Here is Cooper's letter below, which was distributed by the National Association of Theater Owners.
I don't have to remind anyone reading this that we are experiencing a unique moment in our nation's history when almost all theaters in our country are closed (except for a few Drive-In Theaters). For the first time since D.W. Gri ﬃ is 17 minutes, In old California It was broadcast on a white canvas in Hollywood on March 10, 1910, there are no new feature films to be found anywhere.
Not even during the war have we been deprived of the strong, collective emotion that comes with a film screening, one of our most cherished common experiences. In this moment of unprecedented challenge and uncertainty, the world must not forget the importance of cinema as a balm for what afflicts us. The combined impact of images, sound and special effects elicits deep feelings and helps us better understand our own lives and those of those around us. The films speak of the most central aspect of "who we are".
Together with the National Association of Theater Owners and moviegoers across the country, I applaud the $ 2.2 billion Senate aid package aimed at easing immediate economic burdens across the country and allowing movie theaters to cover fixed costs while the normal income. This is a welcome boost of confidence.

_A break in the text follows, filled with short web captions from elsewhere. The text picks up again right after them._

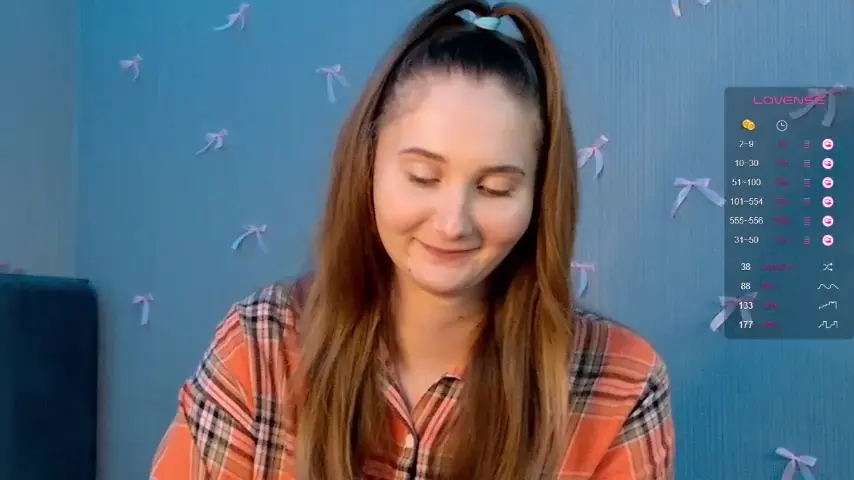 peachgirl
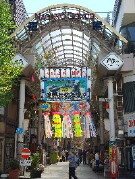 新・信州暦　トウモロコシも直売所に並んで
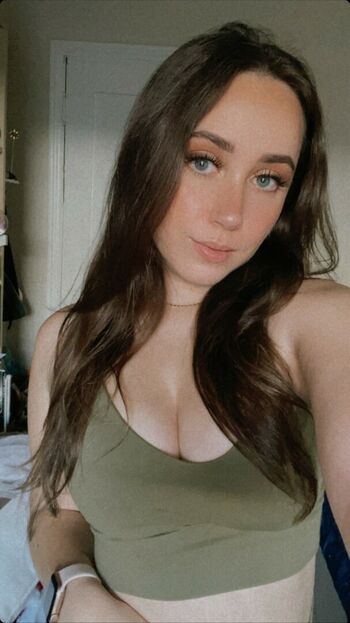 Bekahsoka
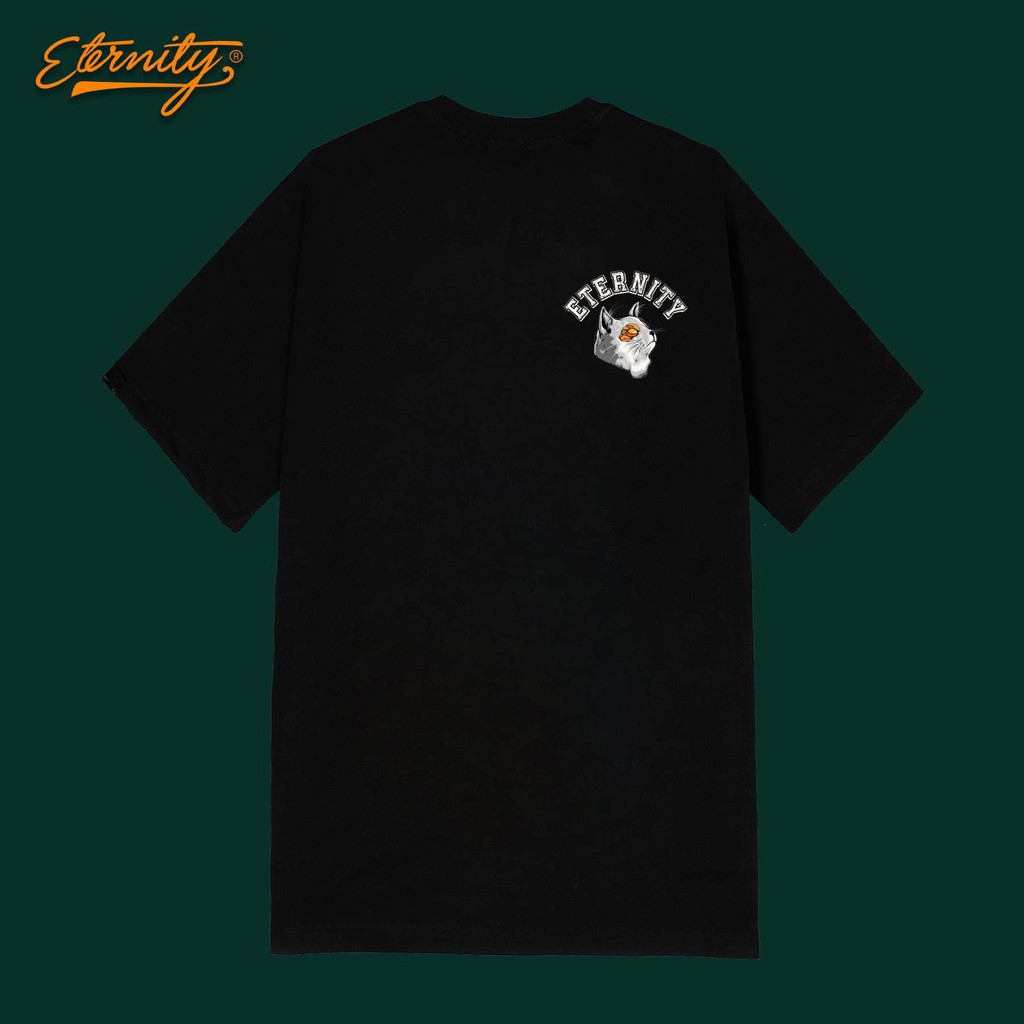 Meo Meo Trẫm Đây - Eternity | BigBuy360 - bigbuy360.vn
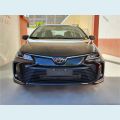 TOYOTA COROLLA 2.0 VVT-IE FLEX XEI DIRECT SHIFT - INDEFINIDA - 2024 Foto 2 (Miniatura)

Any return to normal is a long way off, but this aid package is much-needed positive news for an industry that I appreciate, and, along with so many other industries and citizens, is suffering. Feature film screening is a vital part of our social life, providing jobs for more than 150,000 theater employees, all of whom are unemployed as a result of the closings. We must continue to work together to support an industry that is vital to our cultural and civic life.
Films will always allow us to explore the past, the present and the future. They will create conversation and debate. Here we have a future of good health and a return to our theaters, where the synergistic impact of the film continues to create a powerful sense of emotion and commitment, a vivid record of the human condition.